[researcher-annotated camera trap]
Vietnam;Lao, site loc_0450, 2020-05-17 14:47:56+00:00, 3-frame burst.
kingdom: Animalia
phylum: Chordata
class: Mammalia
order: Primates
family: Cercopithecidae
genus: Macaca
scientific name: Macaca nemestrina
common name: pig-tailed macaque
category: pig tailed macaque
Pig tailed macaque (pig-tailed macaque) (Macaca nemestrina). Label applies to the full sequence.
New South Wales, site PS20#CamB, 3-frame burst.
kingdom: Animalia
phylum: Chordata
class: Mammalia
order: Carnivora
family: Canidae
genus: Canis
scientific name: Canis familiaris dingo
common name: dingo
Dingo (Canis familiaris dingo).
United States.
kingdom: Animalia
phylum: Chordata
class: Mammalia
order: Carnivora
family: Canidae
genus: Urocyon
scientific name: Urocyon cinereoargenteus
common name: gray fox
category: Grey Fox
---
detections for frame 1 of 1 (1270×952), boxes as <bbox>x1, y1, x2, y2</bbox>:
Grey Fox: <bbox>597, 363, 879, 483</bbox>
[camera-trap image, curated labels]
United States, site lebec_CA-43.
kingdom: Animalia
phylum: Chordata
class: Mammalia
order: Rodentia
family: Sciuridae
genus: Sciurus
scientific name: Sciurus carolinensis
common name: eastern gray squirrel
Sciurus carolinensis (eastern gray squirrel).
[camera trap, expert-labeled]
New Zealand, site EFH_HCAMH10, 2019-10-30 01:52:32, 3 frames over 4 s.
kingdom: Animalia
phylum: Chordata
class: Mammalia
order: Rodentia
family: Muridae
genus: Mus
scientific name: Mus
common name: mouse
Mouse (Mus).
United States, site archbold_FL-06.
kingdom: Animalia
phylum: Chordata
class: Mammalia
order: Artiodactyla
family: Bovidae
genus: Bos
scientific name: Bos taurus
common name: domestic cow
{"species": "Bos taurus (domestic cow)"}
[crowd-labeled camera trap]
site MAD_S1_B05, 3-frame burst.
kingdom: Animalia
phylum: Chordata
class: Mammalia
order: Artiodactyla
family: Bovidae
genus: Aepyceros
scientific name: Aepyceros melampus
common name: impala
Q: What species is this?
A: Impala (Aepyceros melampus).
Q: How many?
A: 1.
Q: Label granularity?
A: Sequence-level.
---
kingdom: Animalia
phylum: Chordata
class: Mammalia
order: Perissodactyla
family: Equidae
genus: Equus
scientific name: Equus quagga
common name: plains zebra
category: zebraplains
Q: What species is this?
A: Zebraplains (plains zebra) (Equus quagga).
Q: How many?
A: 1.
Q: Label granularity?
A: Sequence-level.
-.-.-
**AIM OF THE EXERCISE:** Give back the listing exactly, please, from its first line to the line containing "scientific name: Urocyon cinereoargenteus", inclusive, and nothing past that line.

**WRITTEN REPLY:**
[researcher-annotated camera trap]
Vietnam;Lao, site loc_0450, 2020-05-17 14:47:56+00:00, 3-frame burst.
kingdom: Animalia
phylum: Chordata
class: Mammalia
order: Primates
family: Cercopithecidae
genus: Macaca
scientific name: Macaca nemestrina
common name: pig-tailed macaque
category: pig tailed macaque
Pig tailed macaque (pig-tailed macaque) (Macaca nemestrina). Label applies to the full sequence.
New South Wales, site PS20#CamB, 3-frame burst.
kingdom: Animalia
phylum: Chordata
class: Mammalia
order: Carnivora
family: Canidae
genus: Canis
scientific name: Canis familiaris dingo
common name: dingo
Dingo (Canis familiaris dingo).
United States.
kingdom: Animalia
phylum: Chordata
class: Mammalia
order: Carnivora
family: Canidae
genus: Urocyon
scientific name: Urocyon cinereoargenteus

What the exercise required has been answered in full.